Optically Levitating Dielectrics in the Quantum Regime: Theory and Protocols

TL;DR

This paper develops a comprehensive quantum theoretical framework for light coupling with levitating dielectric objects in optical cavities, enabling the generation and detection of non-Gaussian quantum states of mechanical motion.

Contribution

It introduces a general quantum model including elasticity effects and proposes protocols for creating and measuring non-Gaussian mechanical states in levitating dielectric systems.

Findings

Derived the total Hamiltonian and master equation for the system

Designed a protocol for preparing non-Gaussian quantum states

Proposed a tomography scheme for quantum state measurement

Abstract

We provide a general quantum theory to describe the coupling of light with the motion of a dielectric object inside a high finesse optical cavity. In particular, we derive the total Hamiltonian of the system as well as a master equation describing the state of the center of mass mode of the dielectric and the cavity field mode.
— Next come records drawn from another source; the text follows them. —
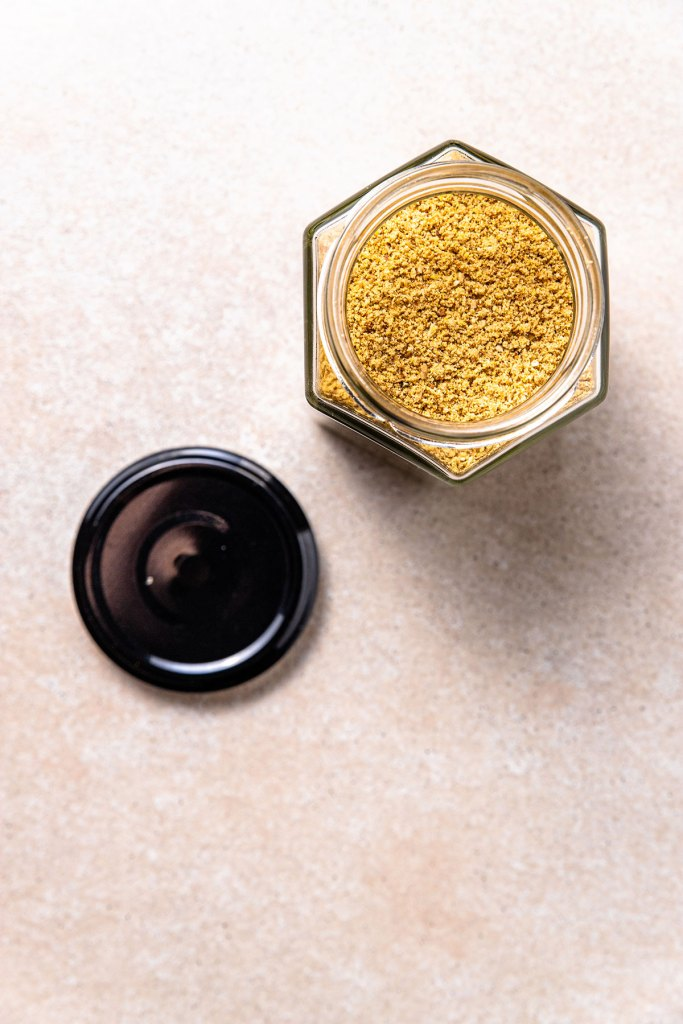 A hexagonal shaped jar full of golden coloured vegan parmesan sprinkle. The jar is open with the lid sitting beside it.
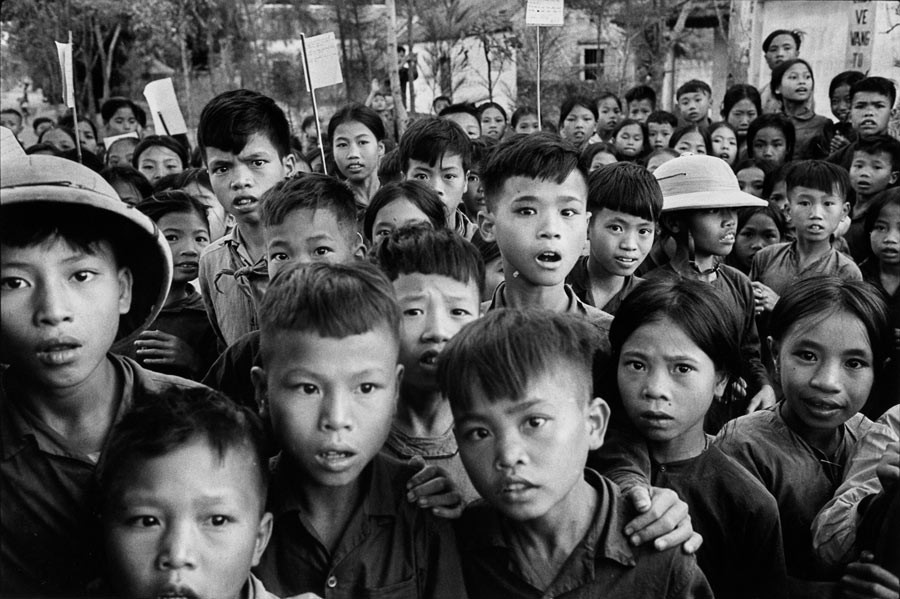 Vietnam, 1969. In a isolated village in North Vietnam, these schoolchildren stare at me as they leave the classroom, their curiosity mixed with alarm - I was probably the first Europeans they had ever seen.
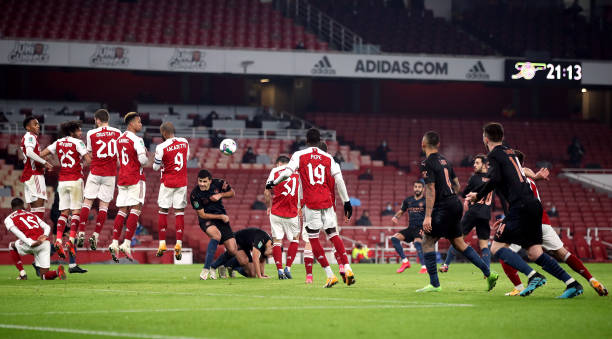 Manchester City's Riyad Mahrez scores his side's second goal of the game during the Carabao Cup, Quarter Final match at The Emirates Stadium, London.
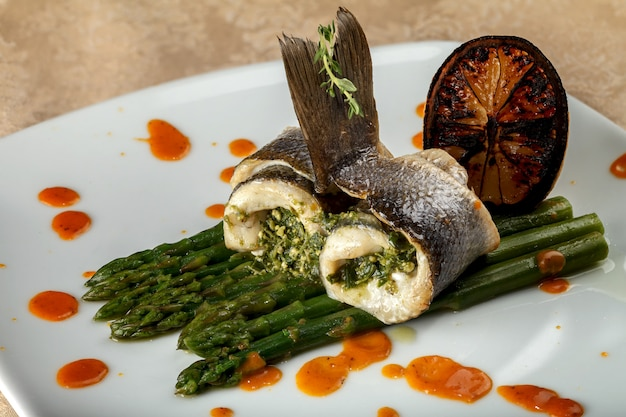 Rolls of white baked fish with asparagus sauce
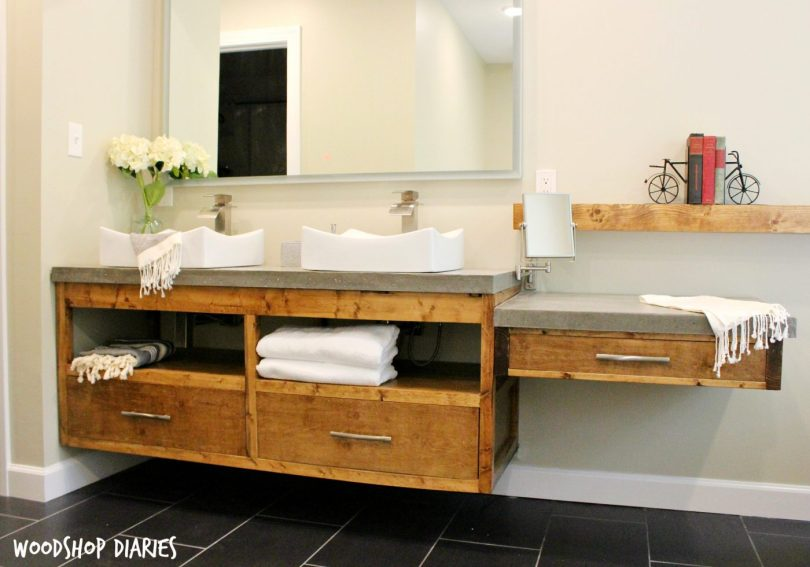 Free building plans to make your own modern DIY Floating bathroom vanity. Plenty of storage, clean straight lines and stained in Minwax Provincial, this gorgeous bathroom vanity will really make a statement in any DIY Bathroom remodel!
In addition, a quantum theory of elasticity is used in order to study the coupling of the center of mass motion with internal vibrational excitations of the dielectric. This general theory is applied to the recent proposal of using an optically levitating nanodielectric as a cavity optomechanical system [Romero-Isart et al. NJP 12, 033015 (2010), Chang et al. PNAS 107, 1005 (2010)]. On this basis, we also design a light-mechanics interface to prepare non-Gaussian states of the mechanical motion, such as quantum superpositions of Fock states. Finally, we introduce a direct mechanical tomography scheme to probe these genuine quantum states by time of flight experiments.